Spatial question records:
▼▼▼

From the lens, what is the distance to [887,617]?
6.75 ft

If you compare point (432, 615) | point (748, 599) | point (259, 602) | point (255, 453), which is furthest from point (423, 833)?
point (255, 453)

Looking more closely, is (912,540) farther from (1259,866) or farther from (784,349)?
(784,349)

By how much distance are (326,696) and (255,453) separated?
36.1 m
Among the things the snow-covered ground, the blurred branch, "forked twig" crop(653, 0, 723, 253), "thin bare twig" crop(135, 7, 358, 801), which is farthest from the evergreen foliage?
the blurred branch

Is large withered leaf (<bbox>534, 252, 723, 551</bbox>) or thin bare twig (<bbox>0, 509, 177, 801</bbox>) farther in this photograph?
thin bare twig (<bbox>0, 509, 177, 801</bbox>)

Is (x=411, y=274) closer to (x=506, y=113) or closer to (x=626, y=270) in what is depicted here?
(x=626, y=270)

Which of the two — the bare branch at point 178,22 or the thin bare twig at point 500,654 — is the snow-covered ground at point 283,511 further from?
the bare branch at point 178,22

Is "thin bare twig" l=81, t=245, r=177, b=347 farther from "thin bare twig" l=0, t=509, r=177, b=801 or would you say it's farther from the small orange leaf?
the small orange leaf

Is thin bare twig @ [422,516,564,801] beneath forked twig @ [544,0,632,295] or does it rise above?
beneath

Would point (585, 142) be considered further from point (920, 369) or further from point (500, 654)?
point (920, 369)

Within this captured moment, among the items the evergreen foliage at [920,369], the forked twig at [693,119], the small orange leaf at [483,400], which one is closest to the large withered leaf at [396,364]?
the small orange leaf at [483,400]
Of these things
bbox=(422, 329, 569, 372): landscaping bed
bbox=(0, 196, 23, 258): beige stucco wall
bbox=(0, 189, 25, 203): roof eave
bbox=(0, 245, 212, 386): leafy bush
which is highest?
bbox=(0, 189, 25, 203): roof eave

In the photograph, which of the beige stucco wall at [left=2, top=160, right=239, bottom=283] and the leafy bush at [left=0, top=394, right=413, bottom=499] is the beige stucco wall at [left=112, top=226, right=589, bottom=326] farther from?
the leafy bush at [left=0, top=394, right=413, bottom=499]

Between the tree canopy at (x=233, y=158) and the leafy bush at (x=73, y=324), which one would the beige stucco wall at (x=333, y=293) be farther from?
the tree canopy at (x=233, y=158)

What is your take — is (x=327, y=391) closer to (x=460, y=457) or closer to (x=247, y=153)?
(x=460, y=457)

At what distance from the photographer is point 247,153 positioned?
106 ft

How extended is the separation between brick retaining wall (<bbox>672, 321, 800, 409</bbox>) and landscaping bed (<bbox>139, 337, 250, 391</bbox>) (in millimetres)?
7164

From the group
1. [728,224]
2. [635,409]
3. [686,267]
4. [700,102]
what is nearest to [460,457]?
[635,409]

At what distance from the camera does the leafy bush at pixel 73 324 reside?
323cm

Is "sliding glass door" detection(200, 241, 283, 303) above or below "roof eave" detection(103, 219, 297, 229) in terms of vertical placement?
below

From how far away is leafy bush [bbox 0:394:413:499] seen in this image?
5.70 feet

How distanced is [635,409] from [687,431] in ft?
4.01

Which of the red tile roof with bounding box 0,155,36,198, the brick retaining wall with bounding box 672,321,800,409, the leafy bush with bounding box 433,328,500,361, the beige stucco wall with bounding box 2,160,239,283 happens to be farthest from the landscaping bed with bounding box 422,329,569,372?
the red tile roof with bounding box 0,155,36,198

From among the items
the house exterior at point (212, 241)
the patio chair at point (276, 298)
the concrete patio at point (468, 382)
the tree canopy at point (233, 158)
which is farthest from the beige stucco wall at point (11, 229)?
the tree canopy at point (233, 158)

▲▲▲

> **Work instructions**: Take the entries and copy them out exactly.

> **Final result**:
From the lens, what is the distance to [887,617]?
6.75 ft

If you compare point (432, 615) | point (748, 599) | point (259, 602) | point (255, 453), which is furthest from point (423, 833)?
point (255, 453)

Looking more closely, is (912,540) farther from (1259,866) or farther from (784,349)?
(784,349)

By how much distance are (326,696) and (255,453) separated?
36.1 m
Among the things the snow-covered ground, the blurred branch, "forked twig" crop(653, 0, 723, 253), "thin bare twig" crop(135, 7, 358, 801), which is farthest from the evergreen foliage?
the blurred branch

Is large withered leaf (<bbox>534, 252, 723, 551</bbox>) or thin bare twig (<bbox>0, 509, 177, 801</bbox>) farther in this photograph?
thin bare twig (<bbox>0, 509, 177, 801</bbox>)

Is (x=411, y=274) closer to (x=506, y=113) or closer to (x=626, y=270) in what is depicted here?
(x=626, y=270)

Which of the two — the bare branch at point 178,22 or the thin bare twig at point 500,654 — is the snow-covered ground at point 283,511 further from?
the bare branch at point 178,22

Is "thin bare twig" l=81, t=245, r=177, b=347 farther from "thin bare twig" l=0, t=509, r=177, b=801 or would you say it's farther from the small orange leaf?
the small orange leaf

Is thin bare twig @ [422,516,564,801] beneath forked twig @ [544,0,632,295] or does it rise above?
beneath

Would point (585, 142) be considered further from point (920, 369) or further from point (500, 654)?
point (920, 369)

Within this captured moment, among the items the evergreen foliage at [920,369], the forked twig at [693,119], the small orange leaf at [483,400], which one is closest to the large withered leaf at [396,364]?
the small orange leaf at [483,400]
Of these things
bbox=(422, 329, 569, 372): landscaping bed
bbox=(0, 196, 23, 258): beige stucco wall
bbox=(0, 189, 25, 203): roof eave
bbox=(0, 245, 212, 386): leafy bush
which is highest?
bbox=(0, 189, 25, 203): roof eave

In the photograph, which of the beige stucco wall at [left=2, top=160, right=239, bottom=283] and the leafy bush at [left=0, top=394, right=413, bottom=499] is the beige stucco wall at [left=112, top=226, right=589, bottom=326] farther from?
the leafy bush at [left=0, top=394, right=413, bottom=499]

Between the tree canopy at (x=233, y=158) and the leafy bush at (x=73, y=324), which one would the beige stucco wall at (x=333, y=293) be farther from?
the tree canopy at (x=233, y=158)

What is your take — is (x=327, y=391) closer to (x=460, y=457) or closer to (x=247, y=153)?
(x=460, y=457)

At what distance from the photographer is point 247,153 positioned?
106 ft

How extended is the separation between brick retaining wall (<bbox>672, 321, 800, 409</bbox>) and landscaping bed (<bbox>139, 337, 250, 391</bbox>) (in millimetres)?
7164

From the group
1. [728,224]
2. [635,409]
3. [686,267]
4. [700,102]
what is nearest to [460,457]?
[635,409]

At what distance from the camera does the leafy bush at pixel 73 324 reside?
323cm

Is "sliding glass door" detection(200, 241, 283, 303) above or below "roof eave" detection(103, 219, 297, 229) in terms of vertical placement?
below

From how far away is leafy bush [bbox 0:394:413:499] seen in this image?
5.70 feet

How distanced is [635,409] from [687,431] in ft?
4.01

Which of the red tile roof with bounding box 0,155,36,198, the brick retaining wall with bounding box 672,321,800,409, the leafy bush with bounding box 433,328,500,361, the beige stucco wall with bounding box 2,160,239,283 happens to be farthest from the landscaping bed with bounding box 422,329,569,372?
the red tile roof with bounding box 0,155,36,198

From among the items
the house exterior at point (212, 241)
the patio chair at point (276, 298)
the concrete patio at point (468, 382)
the tree canopy at point (233, 158)
which is farthest from the beige stucco wall at point (11, 229)?
the tree canopy at point (233, 158)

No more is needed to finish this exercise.